Film Review: Anomalisa

★★★★☆
After only a few moments of contemplating Charlie Kaufman’s existential musings in Anomalisa do we all but forget that the characters inhabiting the screen are stop-motion animations. Such is the quality of the writing and miraculous attention to detail that an assembled cast of puppets can teach us as much, if not more, about the human condition as any flesh and blood performers. Seven years on from his directorial debut Synecdoche, New York, new film Anomalisa sees the one and only Charlie Kaufman at his spellbinding, beguiling and perceptive best. Brought to life by the skills of Duke Johnson, the film’s co-director, and a team of animation specialists, it is also almost impossible to laud the technical accomplishments on show here highly enough.

From myriad corridors of the singularly brilliant mind that brought Being John Malkovich, Adaptation and Eternal Sunshine of the Spotless Mind to bear, comes a story which deconstructs the life of Michael Stone (David Thewlis), a man suffering from an acute but all too familiar mid-life crisis. Genius stroke number one has all but two characters in Anomalisa speaking with the same voice; that duty falls upon a wonderfully neutral, monotone Tom Noonan who embodies a taxi driver, hotel staff, an arguing couple, Michael’s wife and son, and countless others. Imbued with weary, cantankerous frustration by Thewlis who retains the caustic warmth of his Lancashire twang, Michael is a British expat living in Los Angeles who travels to Cincinnati for a conference. The keynote speaker, he is a minor celebrity in call centres across the nation having published a book on customer service productivity.

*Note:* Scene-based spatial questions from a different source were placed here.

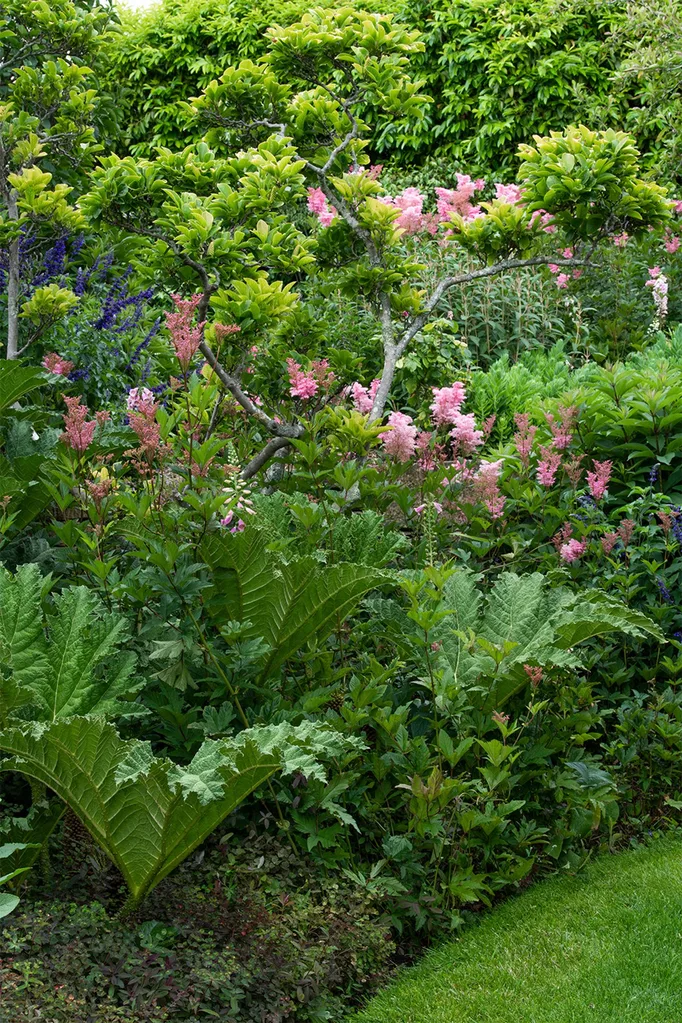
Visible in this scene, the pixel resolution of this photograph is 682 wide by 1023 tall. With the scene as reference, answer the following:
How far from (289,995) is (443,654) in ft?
4.57

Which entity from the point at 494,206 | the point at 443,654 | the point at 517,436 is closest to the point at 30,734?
the point at 443,654

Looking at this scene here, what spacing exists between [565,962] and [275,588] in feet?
4.66

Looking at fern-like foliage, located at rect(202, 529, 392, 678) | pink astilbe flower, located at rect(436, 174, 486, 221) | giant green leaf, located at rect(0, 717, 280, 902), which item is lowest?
giant green leaf, located at rect(0, 717, 280, 902)

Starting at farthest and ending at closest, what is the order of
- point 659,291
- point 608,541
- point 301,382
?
point 659,291, point 608,541, point 301,382

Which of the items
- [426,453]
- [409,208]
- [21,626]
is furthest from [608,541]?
[21,626]

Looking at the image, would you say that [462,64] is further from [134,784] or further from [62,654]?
[134,784]

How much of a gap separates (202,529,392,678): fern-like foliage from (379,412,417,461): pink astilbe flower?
1.51 m

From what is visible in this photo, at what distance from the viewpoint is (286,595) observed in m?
3.39

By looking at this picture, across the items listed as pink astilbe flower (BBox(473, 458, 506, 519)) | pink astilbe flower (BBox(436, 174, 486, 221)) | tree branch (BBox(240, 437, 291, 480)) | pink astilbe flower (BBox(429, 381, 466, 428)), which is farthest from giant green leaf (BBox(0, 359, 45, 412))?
pink astilbe flower (BBox(436, 174, 486, 221))

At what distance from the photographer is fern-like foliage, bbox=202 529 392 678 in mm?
3262

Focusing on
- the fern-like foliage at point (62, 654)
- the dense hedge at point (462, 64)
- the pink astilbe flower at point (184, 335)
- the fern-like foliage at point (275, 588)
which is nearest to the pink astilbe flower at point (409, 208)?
the pink astilbe flower at point (184, 335)

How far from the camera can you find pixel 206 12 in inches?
507

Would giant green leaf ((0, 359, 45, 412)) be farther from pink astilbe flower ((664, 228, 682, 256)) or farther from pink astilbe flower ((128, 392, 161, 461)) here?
pink astilbe flower ((664, 228, 682, 256))

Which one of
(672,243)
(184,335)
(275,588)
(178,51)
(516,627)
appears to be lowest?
(516,627)
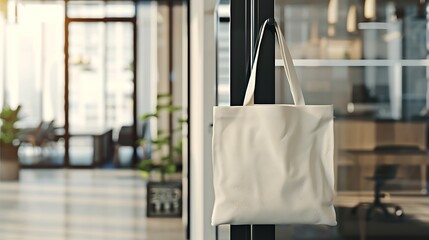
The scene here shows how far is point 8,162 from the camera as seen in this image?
428 inches

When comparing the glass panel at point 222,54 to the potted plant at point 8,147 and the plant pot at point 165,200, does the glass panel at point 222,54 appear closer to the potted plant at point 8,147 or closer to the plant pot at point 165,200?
the plant pot at point 165,200

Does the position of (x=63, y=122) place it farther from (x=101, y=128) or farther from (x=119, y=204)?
(x=119, y=204)

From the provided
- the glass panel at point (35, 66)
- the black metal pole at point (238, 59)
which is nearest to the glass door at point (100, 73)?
the glass panel at point (35, 66)

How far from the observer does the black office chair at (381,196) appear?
219 centimetres

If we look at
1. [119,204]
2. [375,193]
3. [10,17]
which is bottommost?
[119,204]

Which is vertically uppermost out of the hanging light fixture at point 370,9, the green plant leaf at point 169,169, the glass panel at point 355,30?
the hanging light fixture at point 370,9

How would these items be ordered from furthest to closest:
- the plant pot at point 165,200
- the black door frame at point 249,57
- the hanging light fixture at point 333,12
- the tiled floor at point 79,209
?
the plant pot at point 165,200, the tiled floor at point 79,209, the hanging light fixture at point 333,12, the black door frame at point 249,57

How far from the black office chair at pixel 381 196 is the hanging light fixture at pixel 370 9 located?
45cm

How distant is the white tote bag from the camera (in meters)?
1.67

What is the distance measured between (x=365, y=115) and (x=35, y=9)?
11011 mm

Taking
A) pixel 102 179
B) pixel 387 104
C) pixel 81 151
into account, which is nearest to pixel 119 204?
pixel 102 179

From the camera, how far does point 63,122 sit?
12492 millimetres

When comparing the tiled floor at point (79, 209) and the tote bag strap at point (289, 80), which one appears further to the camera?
the tiled floor at point (79, 209)

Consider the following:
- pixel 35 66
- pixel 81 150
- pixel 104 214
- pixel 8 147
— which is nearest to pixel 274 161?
pixel 104 214
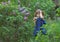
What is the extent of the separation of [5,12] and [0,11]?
5.6 inches

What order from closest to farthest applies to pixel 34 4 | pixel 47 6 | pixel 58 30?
pixel 58 30, pixel 34 4, pixel 47 6

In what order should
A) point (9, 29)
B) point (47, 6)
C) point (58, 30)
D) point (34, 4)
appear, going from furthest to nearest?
point (47, 6) → point (34, 4) → point (9, 29) → point (58, 30)

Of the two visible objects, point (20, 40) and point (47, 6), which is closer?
point (20, 40)

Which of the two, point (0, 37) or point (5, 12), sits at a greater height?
point (5, 12)

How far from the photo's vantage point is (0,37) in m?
7.48

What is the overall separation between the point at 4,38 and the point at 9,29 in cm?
38

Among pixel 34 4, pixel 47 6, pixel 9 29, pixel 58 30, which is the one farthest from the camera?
pixel 47 6

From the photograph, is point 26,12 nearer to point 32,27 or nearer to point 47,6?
point 32,27

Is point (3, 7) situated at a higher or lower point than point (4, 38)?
higher

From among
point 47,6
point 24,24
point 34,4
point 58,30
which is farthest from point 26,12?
point 58,30

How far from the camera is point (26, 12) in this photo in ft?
25.2

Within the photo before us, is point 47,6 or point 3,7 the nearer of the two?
point 3,7

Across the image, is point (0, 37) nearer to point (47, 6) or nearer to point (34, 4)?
point (34, 4)

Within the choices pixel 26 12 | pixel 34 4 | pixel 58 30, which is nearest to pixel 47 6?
pixel 34 4
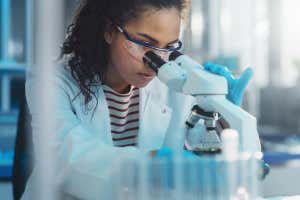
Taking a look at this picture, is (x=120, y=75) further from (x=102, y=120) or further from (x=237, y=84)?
(x=237, y=84)

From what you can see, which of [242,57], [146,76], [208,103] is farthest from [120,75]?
[242,57]

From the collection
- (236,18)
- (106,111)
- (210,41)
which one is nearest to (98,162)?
(106,111)

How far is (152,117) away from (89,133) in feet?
1.24

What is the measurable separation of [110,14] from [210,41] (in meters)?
2.03

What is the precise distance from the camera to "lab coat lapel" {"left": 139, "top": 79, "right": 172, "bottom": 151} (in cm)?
129

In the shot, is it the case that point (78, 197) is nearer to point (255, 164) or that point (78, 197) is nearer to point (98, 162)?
point (98, 162)

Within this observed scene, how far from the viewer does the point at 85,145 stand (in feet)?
3.03

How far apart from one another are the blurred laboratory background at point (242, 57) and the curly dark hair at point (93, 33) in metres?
0.07

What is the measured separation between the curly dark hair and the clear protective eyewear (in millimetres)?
56

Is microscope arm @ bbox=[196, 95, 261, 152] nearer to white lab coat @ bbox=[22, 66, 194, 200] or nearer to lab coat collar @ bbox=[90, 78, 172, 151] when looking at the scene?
white lab coat @ bbox=[22, 66, 194, 200]

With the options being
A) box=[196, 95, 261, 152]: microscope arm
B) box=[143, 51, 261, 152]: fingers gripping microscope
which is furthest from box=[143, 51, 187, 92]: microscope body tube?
box=[196, 95, 261, 152]: microscope arm

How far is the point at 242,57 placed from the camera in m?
3.22

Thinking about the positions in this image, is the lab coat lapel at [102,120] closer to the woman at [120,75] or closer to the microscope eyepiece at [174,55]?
the woman at [120,75]

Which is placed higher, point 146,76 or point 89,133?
point 146,76
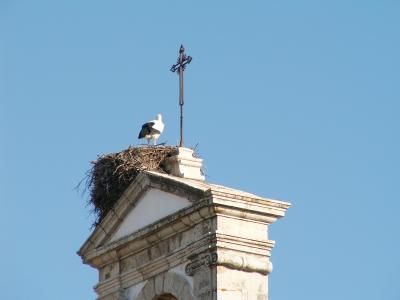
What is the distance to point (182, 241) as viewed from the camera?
1581 centimetres

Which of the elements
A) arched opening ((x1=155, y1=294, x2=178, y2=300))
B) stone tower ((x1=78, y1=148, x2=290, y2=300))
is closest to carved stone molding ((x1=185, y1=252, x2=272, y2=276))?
stone tower ((x1=78, y1=148, x2=290, y2=300))

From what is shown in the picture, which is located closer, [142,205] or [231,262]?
[231,262]

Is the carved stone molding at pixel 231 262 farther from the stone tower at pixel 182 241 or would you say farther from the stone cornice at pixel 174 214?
the stone cornice at pixel 174 214

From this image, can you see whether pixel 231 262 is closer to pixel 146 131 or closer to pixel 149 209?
pixel 149 209

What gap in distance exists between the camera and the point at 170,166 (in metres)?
17.0

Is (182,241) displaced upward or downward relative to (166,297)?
upward

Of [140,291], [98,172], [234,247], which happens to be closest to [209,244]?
[234,247]

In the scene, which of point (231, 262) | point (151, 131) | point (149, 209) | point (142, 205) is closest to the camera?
point (231, 262)

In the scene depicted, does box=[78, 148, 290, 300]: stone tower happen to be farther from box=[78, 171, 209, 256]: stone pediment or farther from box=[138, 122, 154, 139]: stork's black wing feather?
box=[138, 122, 154, 139]: stork's black wing feather

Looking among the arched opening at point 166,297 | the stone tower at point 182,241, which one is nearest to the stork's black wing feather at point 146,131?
the stone tower at point 182,241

A thinly disguised disdain for a world of boredom and drudgery where everyone sounds the same is ruptured by the melodious, anomalous tones of the eponymous Lisa (Jennifer Jason Leigh).

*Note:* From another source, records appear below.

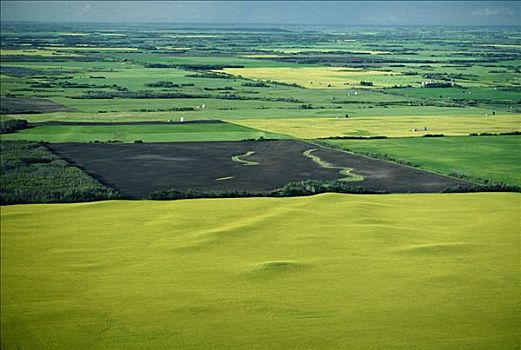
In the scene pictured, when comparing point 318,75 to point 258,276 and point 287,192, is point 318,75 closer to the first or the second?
point 287,192

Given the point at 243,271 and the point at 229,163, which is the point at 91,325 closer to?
the point at 243,271

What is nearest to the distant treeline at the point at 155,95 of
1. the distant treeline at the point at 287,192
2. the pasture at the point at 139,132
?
the pasture at the point at 139,132

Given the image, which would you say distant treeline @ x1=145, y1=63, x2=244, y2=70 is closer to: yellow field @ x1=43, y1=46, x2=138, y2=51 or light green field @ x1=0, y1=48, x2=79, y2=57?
light green field @ x1=0, y1=48, x2=79, y2=57

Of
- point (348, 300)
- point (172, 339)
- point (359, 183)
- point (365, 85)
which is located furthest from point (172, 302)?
point (365, 85)

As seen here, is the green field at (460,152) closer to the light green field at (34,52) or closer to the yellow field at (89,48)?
the light green field at (34,52)

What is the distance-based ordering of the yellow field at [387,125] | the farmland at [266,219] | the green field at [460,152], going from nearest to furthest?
the farmland at [266,219], the green field at [460,152], the yellow field at [387,125]

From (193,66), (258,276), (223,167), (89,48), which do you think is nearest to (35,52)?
(193,66)
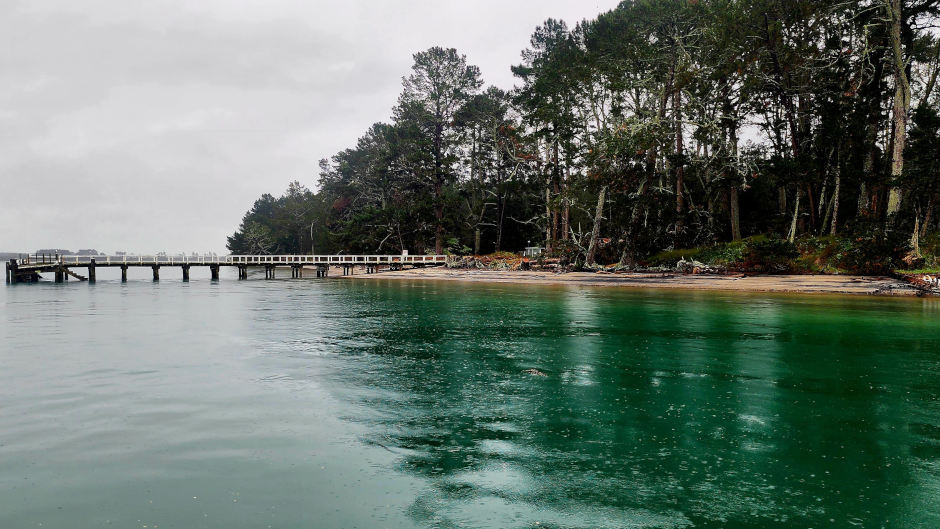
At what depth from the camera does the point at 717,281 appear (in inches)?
1449

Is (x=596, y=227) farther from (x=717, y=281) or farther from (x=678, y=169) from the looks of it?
(x=717, y=281)

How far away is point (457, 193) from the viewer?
7069 cm

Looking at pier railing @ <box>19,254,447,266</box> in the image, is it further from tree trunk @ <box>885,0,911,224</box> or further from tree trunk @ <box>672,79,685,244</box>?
tree trunk @ <box>885,0,911,224</box>

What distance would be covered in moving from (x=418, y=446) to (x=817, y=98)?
40.3 m

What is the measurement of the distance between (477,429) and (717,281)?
32.3 m

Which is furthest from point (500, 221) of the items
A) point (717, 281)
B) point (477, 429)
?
point (477, 429)

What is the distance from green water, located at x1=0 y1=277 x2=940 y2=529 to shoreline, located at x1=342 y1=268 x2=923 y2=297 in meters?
13.5

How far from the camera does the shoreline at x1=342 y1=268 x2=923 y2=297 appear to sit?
99.3 feet

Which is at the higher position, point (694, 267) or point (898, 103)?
point (898, 103)

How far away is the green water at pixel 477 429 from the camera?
5.73 meters

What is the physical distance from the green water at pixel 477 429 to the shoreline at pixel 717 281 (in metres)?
13.5

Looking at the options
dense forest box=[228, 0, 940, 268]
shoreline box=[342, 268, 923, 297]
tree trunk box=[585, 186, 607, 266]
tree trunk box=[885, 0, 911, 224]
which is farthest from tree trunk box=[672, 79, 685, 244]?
tree trunk box=[885, 0, 911, 224]

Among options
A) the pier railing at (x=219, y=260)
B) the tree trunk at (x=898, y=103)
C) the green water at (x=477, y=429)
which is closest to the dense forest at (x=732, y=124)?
the tree trunk at (x=898, y=103)

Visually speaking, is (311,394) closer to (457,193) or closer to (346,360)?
(346,360)
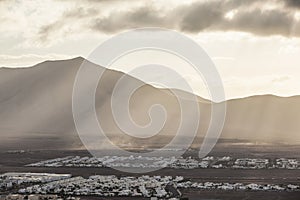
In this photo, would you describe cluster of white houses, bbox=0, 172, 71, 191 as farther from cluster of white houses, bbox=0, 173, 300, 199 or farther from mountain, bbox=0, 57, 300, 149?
mountain, bbox=0, 57, 300, 149

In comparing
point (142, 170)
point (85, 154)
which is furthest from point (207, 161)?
point (85, 154)

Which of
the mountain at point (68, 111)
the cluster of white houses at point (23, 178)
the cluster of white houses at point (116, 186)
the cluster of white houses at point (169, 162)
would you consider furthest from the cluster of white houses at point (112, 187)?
the mountain at point (68, 111)

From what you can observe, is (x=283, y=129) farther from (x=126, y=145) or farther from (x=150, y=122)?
(x=126, y=145)

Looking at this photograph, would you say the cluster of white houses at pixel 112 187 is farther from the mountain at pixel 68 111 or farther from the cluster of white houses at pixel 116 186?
the mountain at pixel 68 111

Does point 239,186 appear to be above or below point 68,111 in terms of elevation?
below

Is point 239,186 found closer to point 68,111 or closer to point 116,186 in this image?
point 116,186

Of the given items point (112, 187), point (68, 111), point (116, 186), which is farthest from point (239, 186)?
point (68, 111)
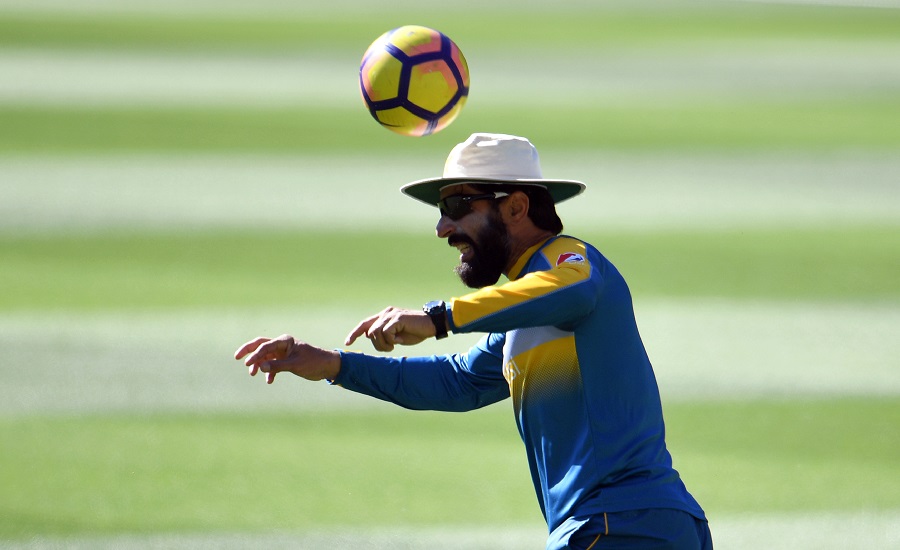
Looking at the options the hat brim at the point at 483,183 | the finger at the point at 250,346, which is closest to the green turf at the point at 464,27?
the hat brim at the point at 483,183

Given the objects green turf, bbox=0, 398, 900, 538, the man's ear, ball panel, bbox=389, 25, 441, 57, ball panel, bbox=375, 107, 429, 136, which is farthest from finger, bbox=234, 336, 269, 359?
green turf, bbox=0, 398, 900, 538

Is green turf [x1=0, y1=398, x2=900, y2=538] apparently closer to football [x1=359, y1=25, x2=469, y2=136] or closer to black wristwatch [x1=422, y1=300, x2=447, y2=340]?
football [x1=359, y1=25, x2=469, y2=136]

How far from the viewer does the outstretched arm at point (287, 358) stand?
3660 mm

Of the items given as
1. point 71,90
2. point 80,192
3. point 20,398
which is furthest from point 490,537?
point 71,90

From here, Michael takes Lisa and her friend Emily (also Noonan) out for drinks, takes her back to his room, has her sing her favourite Cyndi Lauper song and then sleeps with her. It all may seem rather depraved and fleeting and on one level it is, Kaufman neither excusing nor championing the alcohol-induced adultery. However, there is a tenderness, innocence and charm to all that occurs which makes it difficult to entirely condemn it. Eyes look with all the yearning, longing and compassion of our own, a sex scene – shot largely in a striking long shot – retains the fumbling awkwardness of being out of practice but yet also a genuine intimacy. Is it possible that Michael be so enamoured of a woman by her voice alone? Can we really sympathise with a man having an affair?

Hungover, disoriented and spouting incoherent ramblings to himself as much as his audience, Michael asks, “What is it to be human, to be alive, to ache?” Kaufman, pulling the invisible strings from his own podium behind the scenes, asks the same questions of his audience. It is the mark of a truly thought-provoking piece of cinema that can have us completely stupefied by the most cliched of stories, belly laughing at the wryness of its observational humour, lamenting its transient emptiness and concerned by the ambiguity of a dangerous liaison at its heart. In choosing a medium that distances audience from onscreen subject Kaufman has drawn the two closer together, telling a universal human story with puppets. Brilliantly unusual, Anomalisa should be seen by all.